Junkfood Science: What’s wrong with this picture?

December 27, 2008

What’s wrong with this picture?

National Health Services administrators have decided to order a massive 40 percent increase in bariatric surgeries for fat people in Yorkshire, the Yorkshire Post reported today. Government efforts to prevent obesity have had little impact, said the paper, leading to increasing calls for bariatric surgery.

While it is widely reported that some 71 percent of men in Yorkshire were overweight or obese in 2007 and 62 percent of women, wrote health correspondent Mike Waites, in actuality, the “levels of morbid obesity are below the national average with only one percent of men assessed as 'grossly overweight' and less than one percent of women.”

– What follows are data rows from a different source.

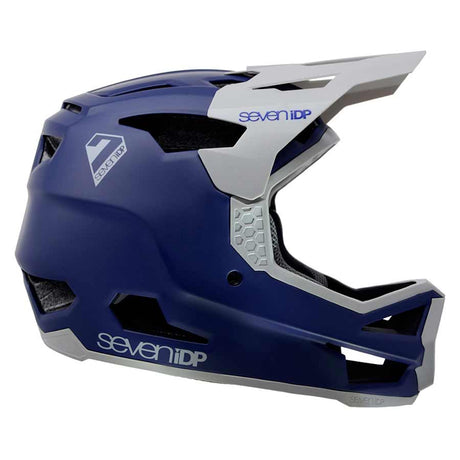 7iDP Project 23 Fiber Glass Helmet 7iDP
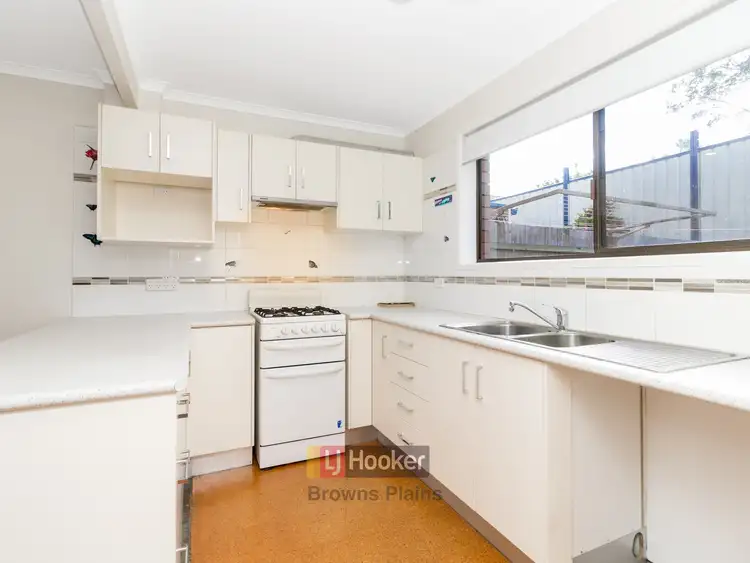 Second view of Homely unit listing, 41/112 Queens Road, Slacks Creek QLD 4127
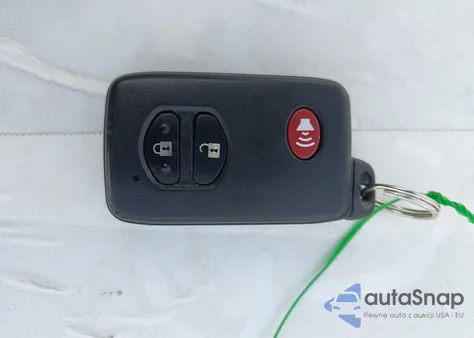 2013 Lexus Rx 350 z USA, uszkodzony, nr VIN 2T2ZK1BA0DC117565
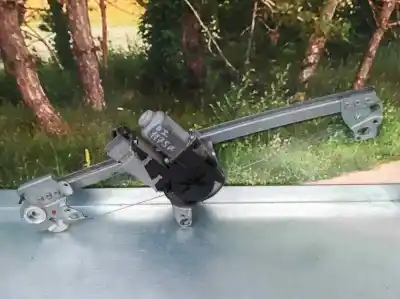 Peça sobressalente para automóvel em segunda mão  por CITROEN C3  Referências OEM IAM 9221N6  6 PINS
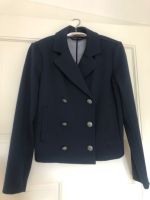 S.Oliver * Leichte Sweatshirt Jacke * Gr. 40 * Dklblau Nordrhein-Westfalen - Remscheid Vorschau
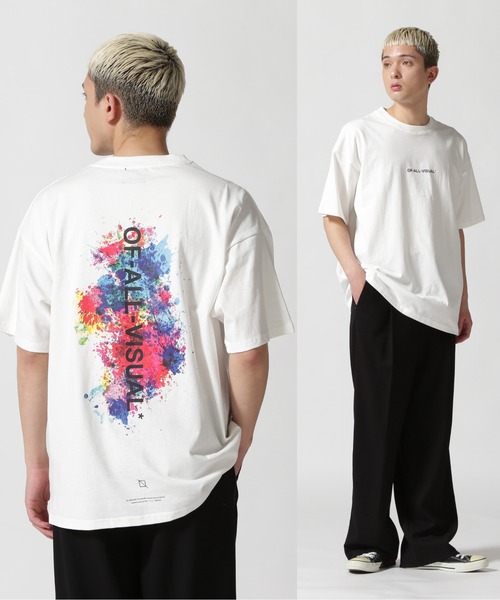 A4A（エーフォーエー） tシャツ 「WEB＆DEPOT限定」/A4A/エーフォー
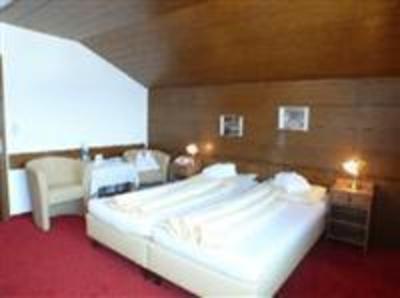фото отеля Hotel Habhof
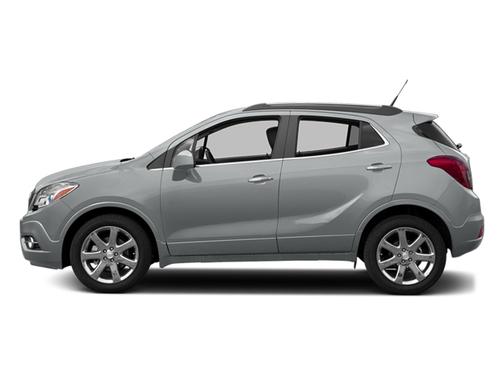 2013 Buick Encore Leather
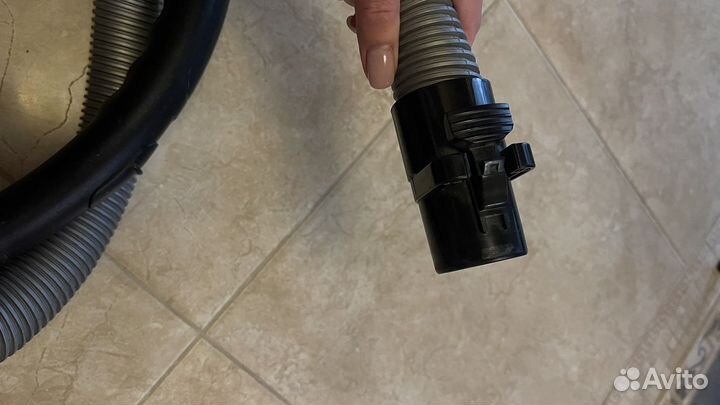 Шланг для пылесоса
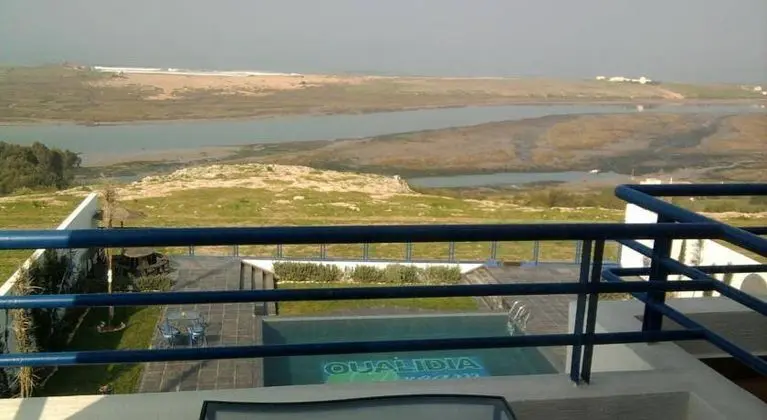 Auberge Oualidia Dream - Genel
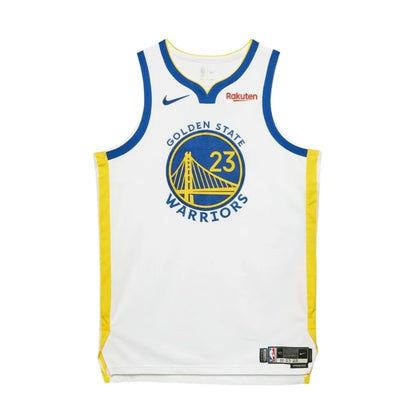 Camiseta NBA Golden State Warriors 2025/26 Association Edition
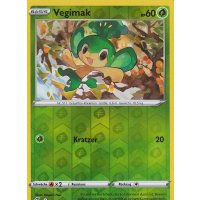 Vegimak 007/264 REVERSE HOLO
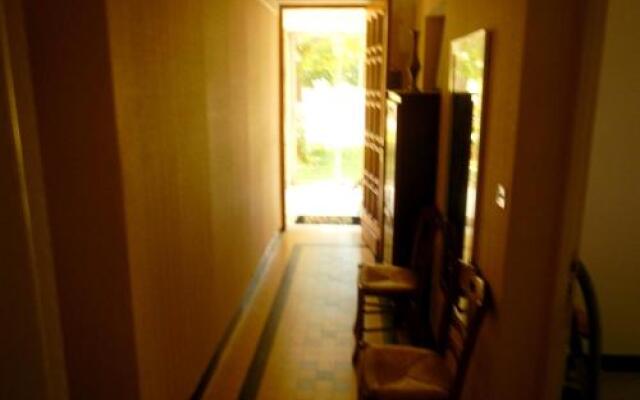 Holiday home Lieu dit Grezes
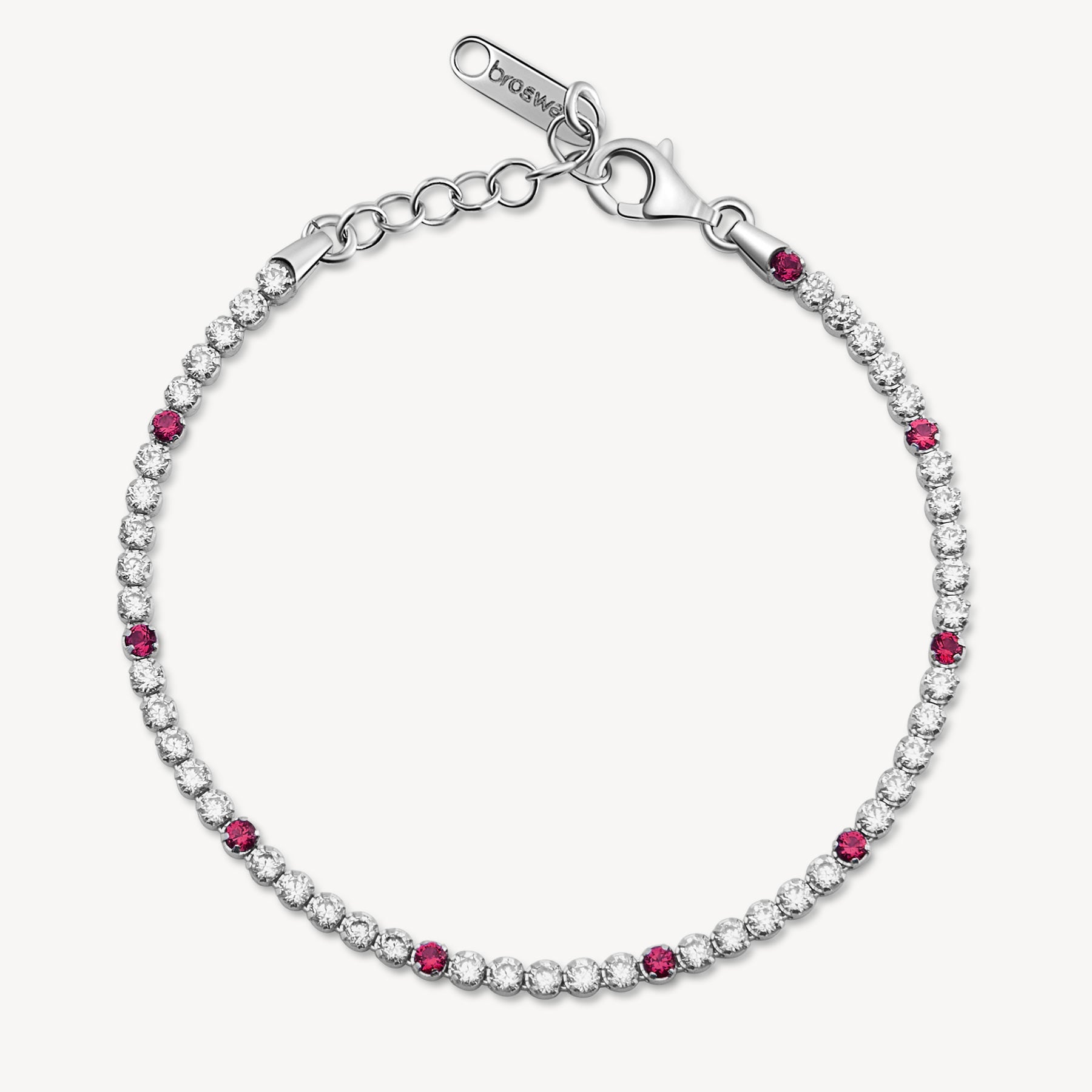 Brosway | Bracciale FANCY Argento 925‰ | FPR131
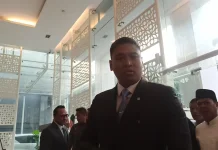Kepala BGN Sudaryono Langsung Pimpin Rapat dengan Jajaran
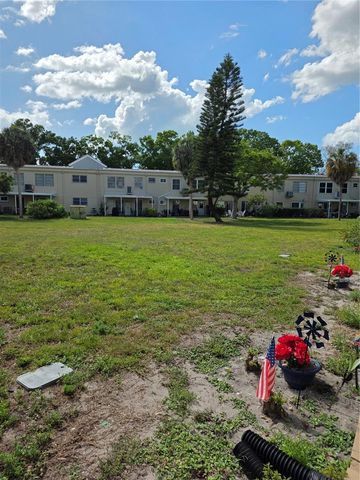2405 FRANCISCAN DRIVE 11, Clearwater, FL 33763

As he reported, the number of bariatric surgeries in England has risen ten-fold since 2001, when only 300 operations were performed. He went on to report, however, that the government health services has never evaluated the effectiveness of the surgery, including how much weight patients usually lose. The NHS hopes to set up standards that will enable such evaluations “to be carried out for the first time.” What other elective surgery receives government funding, let alone is mandated, with no evidence that it is safe and effective, and improves health?

How many consumers in the UK know that the Royal College of Surgeons in England, in partnership with the Surgical Specialist Associations, has embarked on what it calls a “National Surgical Fellowship Scheme?” In Hull and East Yorkshire NHS Trust and other NHS Trusts, the NHS has funded specialist training fellowships in upper gastrointestinal and laparoscopic surgery for consultants to now learn bariatric surgery (lap Bypass, lap sleeve gastrectomy and bands). Commencement was this past August.

Mr. Waites completed the disconnect by noting that government efforts to prevent obesity, by addressing popularly-believed diet and exercise causes, have proven to have little impact. So, a massive government programme is being launched in 2009 to target diet and exercise.

Government health officials don’t seem to quite get the evidence-based medicine theory.